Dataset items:
** START **
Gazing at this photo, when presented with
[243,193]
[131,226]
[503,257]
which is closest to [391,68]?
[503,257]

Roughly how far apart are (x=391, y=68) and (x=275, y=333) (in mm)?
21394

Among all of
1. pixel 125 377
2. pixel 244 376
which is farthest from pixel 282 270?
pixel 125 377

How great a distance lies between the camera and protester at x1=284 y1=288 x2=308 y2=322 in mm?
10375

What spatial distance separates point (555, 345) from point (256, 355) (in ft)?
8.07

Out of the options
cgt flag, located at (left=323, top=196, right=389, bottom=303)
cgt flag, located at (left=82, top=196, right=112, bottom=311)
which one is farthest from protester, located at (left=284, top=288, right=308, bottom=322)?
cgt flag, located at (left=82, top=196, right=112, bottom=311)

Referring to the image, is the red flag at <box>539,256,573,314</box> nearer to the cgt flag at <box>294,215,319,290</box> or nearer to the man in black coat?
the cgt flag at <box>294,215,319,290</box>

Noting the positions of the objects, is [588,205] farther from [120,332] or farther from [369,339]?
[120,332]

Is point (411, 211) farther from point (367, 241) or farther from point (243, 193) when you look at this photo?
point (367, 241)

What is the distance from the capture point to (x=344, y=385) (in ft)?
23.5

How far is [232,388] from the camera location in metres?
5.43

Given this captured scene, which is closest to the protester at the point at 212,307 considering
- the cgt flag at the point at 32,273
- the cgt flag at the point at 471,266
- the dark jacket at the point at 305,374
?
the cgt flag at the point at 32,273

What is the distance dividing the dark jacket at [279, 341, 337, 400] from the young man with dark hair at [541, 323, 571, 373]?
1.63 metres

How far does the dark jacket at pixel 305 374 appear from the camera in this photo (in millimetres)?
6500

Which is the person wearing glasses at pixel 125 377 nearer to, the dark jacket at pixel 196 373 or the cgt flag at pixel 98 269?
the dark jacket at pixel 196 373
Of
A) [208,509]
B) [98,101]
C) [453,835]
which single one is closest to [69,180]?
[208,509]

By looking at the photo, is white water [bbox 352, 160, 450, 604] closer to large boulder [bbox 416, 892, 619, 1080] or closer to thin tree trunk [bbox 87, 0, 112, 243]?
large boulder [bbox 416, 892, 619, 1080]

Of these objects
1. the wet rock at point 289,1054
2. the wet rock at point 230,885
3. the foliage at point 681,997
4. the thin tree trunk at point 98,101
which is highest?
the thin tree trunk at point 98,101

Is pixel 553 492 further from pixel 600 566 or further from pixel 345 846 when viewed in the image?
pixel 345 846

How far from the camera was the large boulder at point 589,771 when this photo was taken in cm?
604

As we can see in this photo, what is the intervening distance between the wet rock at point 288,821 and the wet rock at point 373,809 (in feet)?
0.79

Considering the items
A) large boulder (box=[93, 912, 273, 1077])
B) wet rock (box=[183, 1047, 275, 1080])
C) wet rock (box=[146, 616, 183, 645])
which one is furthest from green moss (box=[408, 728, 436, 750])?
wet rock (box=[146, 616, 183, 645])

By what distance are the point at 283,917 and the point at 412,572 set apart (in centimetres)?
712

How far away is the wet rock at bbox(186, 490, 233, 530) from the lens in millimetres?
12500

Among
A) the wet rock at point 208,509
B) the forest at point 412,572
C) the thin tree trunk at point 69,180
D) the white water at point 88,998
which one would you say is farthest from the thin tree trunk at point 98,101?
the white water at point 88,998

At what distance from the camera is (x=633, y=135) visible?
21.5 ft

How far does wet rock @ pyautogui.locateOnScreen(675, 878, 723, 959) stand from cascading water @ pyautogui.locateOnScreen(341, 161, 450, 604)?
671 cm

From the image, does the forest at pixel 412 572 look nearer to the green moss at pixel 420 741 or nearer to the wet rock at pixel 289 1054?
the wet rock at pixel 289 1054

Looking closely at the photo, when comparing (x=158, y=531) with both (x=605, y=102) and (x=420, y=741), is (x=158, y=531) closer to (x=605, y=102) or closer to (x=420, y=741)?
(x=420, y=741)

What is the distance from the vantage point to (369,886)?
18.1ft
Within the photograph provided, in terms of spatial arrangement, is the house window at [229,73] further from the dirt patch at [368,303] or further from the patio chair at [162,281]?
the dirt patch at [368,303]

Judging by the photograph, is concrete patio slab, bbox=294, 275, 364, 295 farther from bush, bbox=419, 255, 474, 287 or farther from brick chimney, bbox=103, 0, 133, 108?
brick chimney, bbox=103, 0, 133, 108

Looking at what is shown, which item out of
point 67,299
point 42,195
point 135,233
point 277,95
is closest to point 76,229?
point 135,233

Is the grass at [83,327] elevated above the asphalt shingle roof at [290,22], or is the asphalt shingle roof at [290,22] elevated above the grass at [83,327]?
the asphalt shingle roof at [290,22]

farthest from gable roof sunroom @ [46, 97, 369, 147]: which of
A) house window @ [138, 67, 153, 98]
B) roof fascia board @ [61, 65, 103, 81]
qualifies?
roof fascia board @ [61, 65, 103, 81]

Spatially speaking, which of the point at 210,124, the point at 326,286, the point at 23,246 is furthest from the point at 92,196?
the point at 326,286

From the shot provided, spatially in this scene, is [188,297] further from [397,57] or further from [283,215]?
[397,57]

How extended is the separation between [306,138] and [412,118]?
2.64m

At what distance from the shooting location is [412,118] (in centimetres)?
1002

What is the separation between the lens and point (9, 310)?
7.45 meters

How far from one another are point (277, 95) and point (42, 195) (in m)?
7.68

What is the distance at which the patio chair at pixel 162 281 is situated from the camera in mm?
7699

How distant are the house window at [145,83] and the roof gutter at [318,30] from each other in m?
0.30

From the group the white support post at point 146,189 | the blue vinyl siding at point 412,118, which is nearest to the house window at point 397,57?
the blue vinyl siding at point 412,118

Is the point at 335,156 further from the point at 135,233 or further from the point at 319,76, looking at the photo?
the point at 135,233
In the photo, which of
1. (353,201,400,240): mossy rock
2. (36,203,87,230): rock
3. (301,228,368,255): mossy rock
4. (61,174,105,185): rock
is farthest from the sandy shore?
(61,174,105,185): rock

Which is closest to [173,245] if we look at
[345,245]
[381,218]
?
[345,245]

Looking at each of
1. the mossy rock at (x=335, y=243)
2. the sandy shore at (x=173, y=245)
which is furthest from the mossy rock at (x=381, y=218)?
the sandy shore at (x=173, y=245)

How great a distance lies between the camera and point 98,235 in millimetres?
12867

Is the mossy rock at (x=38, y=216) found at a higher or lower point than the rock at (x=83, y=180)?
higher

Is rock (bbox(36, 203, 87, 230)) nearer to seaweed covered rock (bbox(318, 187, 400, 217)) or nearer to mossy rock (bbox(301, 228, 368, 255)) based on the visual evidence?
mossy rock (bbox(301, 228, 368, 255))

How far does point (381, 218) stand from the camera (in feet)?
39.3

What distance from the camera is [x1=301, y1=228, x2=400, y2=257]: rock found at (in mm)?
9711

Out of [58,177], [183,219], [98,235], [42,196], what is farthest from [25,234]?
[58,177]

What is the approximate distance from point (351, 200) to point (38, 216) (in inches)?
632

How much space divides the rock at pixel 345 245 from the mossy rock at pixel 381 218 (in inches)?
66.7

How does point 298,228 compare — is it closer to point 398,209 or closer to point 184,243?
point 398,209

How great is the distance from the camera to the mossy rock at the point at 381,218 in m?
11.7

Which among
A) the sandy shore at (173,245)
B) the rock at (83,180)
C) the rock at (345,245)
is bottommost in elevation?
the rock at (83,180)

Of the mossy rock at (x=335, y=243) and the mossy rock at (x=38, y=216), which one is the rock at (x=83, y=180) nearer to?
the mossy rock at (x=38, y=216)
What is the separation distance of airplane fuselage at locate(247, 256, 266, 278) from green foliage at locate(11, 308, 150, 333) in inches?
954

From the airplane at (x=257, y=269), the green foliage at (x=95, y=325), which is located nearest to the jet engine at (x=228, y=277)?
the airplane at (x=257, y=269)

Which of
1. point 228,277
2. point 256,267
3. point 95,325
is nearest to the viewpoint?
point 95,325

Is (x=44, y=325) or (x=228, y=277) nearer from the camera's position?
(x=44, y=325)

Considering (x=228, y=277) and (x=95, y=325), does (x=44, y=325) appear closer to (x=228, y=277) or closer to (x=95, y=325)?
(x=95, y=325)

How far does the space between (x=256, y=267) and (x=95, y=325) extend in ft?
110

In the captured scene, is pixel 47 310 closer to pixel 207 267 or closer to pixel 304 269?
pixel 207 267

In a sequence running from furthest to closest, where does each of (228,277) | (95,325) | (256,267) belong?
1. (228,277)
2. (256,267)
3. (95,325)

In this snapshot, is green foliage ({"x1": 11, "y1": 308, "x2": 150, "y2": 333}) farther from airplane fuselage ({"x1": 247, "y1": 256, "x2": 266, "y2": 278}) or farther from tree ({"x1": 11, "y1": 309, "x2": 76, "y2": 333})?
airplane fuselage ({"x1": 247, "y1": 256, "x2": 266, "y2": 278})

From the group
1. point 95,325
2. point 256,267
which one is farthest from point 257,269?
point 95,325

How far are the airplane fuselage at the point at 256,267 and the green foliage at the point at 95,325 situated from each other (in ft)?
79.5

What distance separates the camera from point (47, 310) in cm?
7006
** END **
» What you need to do
Rewrite the records from the line containing "How far are" through the end of the records, swapping "camera" for "viewpoint" and changing nothing else.

» Output below
How far are the airplane fuselage at the point at 256,267 and the green foliage at the point at 95,325 situated from each other (in ft)?
79.5

What distance separates the viewpoint from point (47, 310) in cm?
7006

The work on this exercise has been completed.